| Supplied text |
Gaius Julius Caesar was Marius’s nephew, and he remained true to his uncle’s populist politics. In Sulla’s final purge of Marian partisans in 83 BCE, the seventeen-year-old Caesar was spared only through the intervention of his mother’s family, which included supporters of Sulla and the Vestal Virgins because the young Caesar had been nominated as flamen Dialis (the high priest of Jupiter). In reluctantly sparing Caesar’s life, Sulla is said to have predicted that Caesar would prove the ruin of the aristocracy, “…for in that Caesar there are many Mariuses.”. (Suetonius, Julius, 1; Plutarch, Caesar, 1.)

| Exercise input |
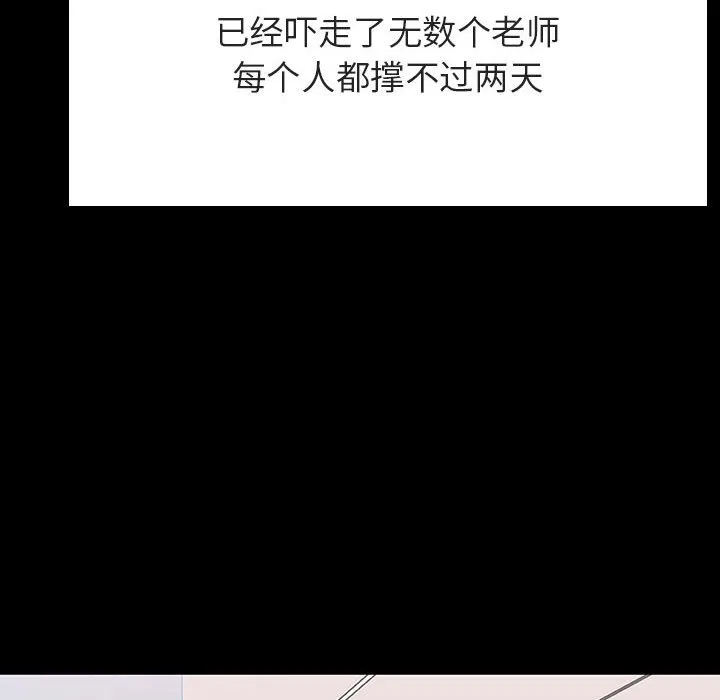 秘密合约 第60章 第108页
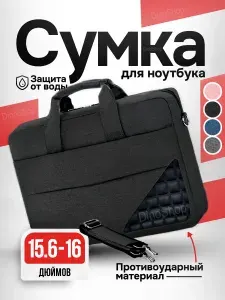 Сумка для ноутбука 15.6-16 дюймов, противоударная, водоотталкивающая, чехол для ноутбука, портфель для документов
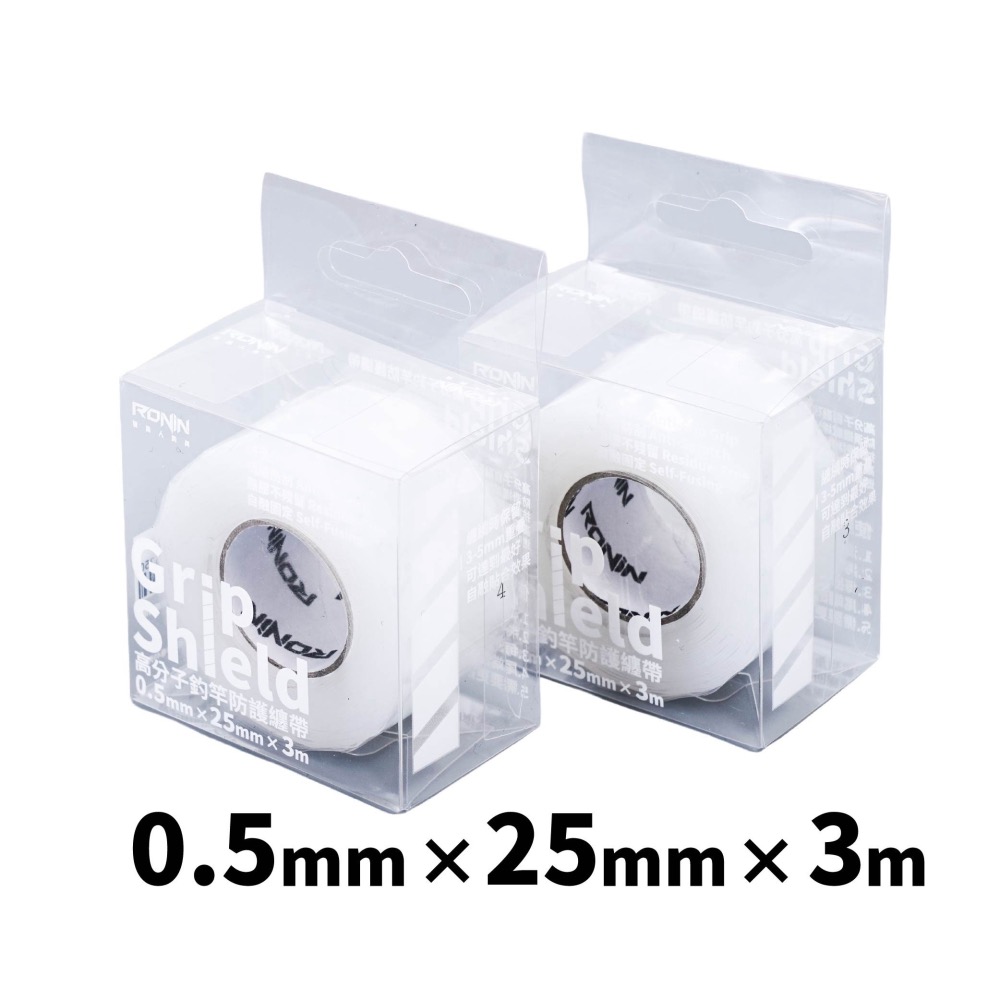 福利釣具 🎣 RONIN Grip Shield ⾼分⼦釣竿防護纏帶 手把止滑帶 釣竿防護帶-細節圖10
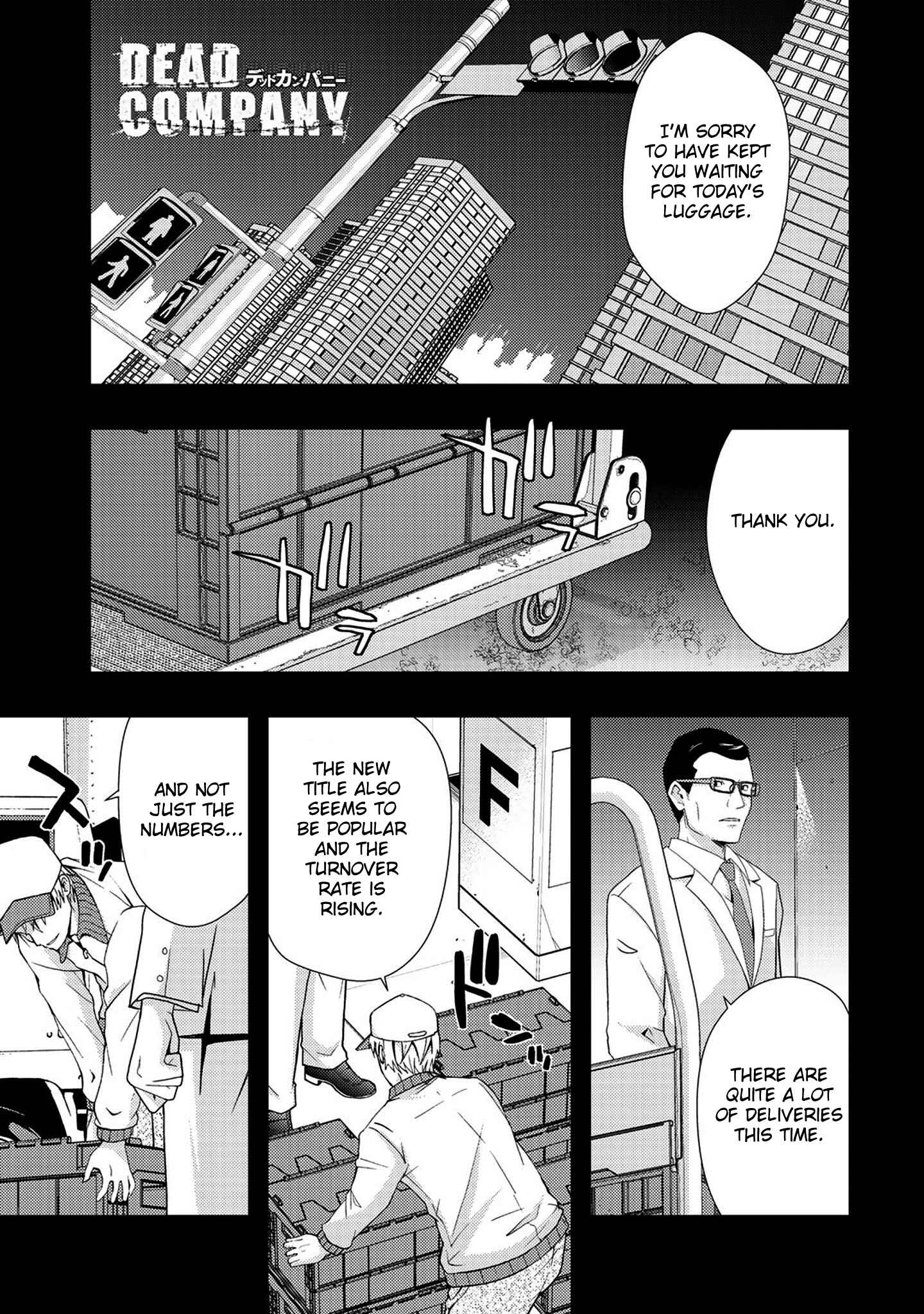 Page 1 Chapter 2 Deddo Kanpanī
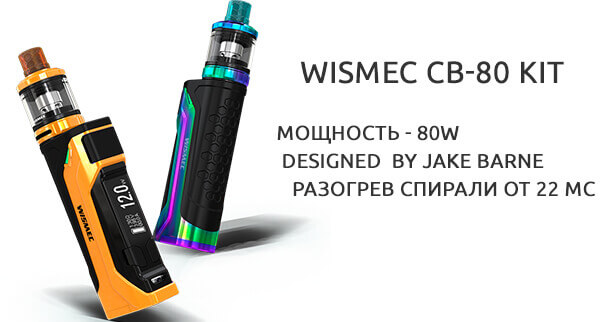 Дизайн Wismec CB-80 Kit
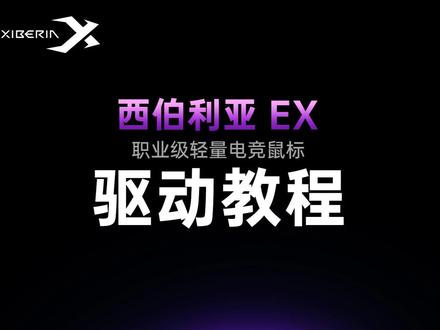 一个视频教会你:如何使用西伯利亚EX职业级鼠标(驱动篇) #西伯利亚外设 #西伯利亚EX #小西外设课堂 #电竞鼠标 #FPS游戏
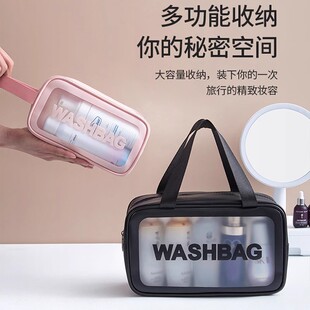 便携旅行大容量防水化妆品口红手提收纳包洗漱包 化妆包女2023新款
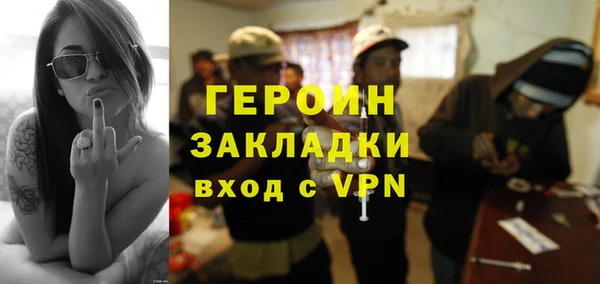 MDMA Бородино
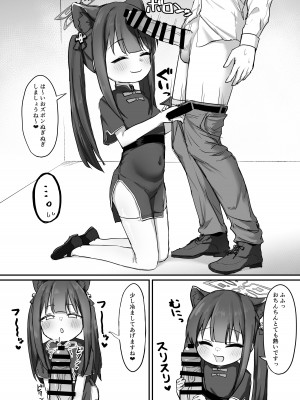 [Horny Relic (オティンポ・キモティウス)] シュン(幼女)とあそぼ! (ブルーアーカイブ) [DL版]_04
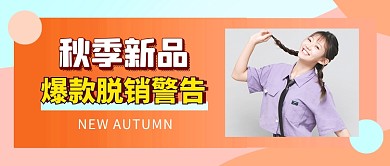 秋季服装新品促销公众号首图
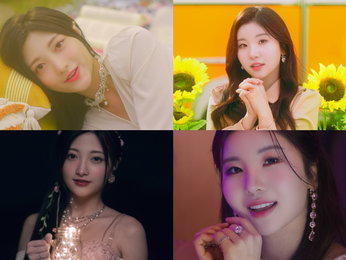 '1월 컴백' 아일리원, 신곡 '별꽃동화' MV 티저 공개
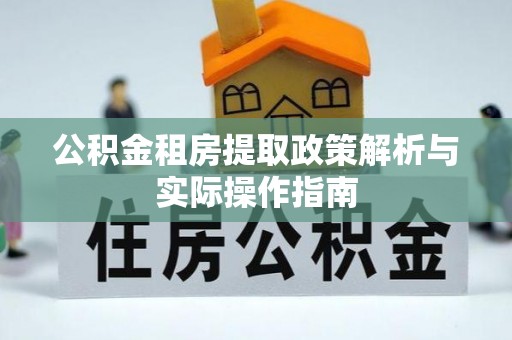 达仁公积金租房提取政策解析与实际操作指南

| Instruction 1 |
Write out every one of the image records word for word, one per line, and leave the pictures out of your answer.
| Instruction 2 |
Extend the passage about the young Caesar and Sulla, picking up after its final sentence.

| Output 1 |
 秘密合约 第60章 第108页
 Сумка для ноутбука 15.6-16 дюймов, противоударная, водоотталкивающая, чехол для ноутбука, портфель для документов
 福利釣具 🎣 RONIN Grip Shield ⾼分⼦釣竿防護纏帶 手把止滑帶 釣竿防護帶-細節圖10
 Page 1 Chapter 2 Deddo Kanpanī
 Дизайн Wismec CB-80 Kit
 一个视频教会你:如何使用西伯利亚EX职业级鼠标(驱动篇) #西伯利亚外设 #西伯利亚EX #小西外设课堂 #电竞鼠标 #FPS游戏
 便携旅行大容量防水化妆品口红手提收纳包洗漱包 化妆包女2023新款
 MDMA Бородино
 [Horny Relic (オティンポ・キモティウス)] シュン(幼女)とあそぼ! (ブルーアーカイブ) [DL版]_04
 秋季服装新品促销公众号首图
 '1월 컴백' 아일리원, 신곡 '별꽃동화' MV 티저 공개
 达仁公积金租房提取政策解析与实际操作指南

| Output 2 |
Caesar early on showed his mettle. When captured by pirates, who demanded a ransom of twenty talents of silver, the young Caesar insisted that he was worth at least fifty. When released, he promised to return and crucify them all, which is exactly what he did. In 63 BCE, Caesar was elected against great odds to the prestigious position of Pontifex Maximus (chief priest) of the Roman state religion. After serving as praetor in 62 BCE, he was allotted the province of Hispania Ulterior (modern southeastern Spain), where he conquered two local tribes and, in 60 BCE, was hailed as imperator (commander) by his troops on the field of battle.

With the support of his partners, Pompey and Crassus, in the First Triumvirate, Caesar was elected consul in 59 BCE and successfully proposed a popular law redistributing public lands (ager publicus) to the poor. He also managed, in the face of “conservative” opposition, to be allotted as his proconsular command (the command that an ex-consul was given after his term of office) not one but three provinces: Illyricum (the Balkans), Cisalpine Gaul (northern Italy) and later also Transalpine Gaul (southern France). (Suetonius, Julius, 19.2.)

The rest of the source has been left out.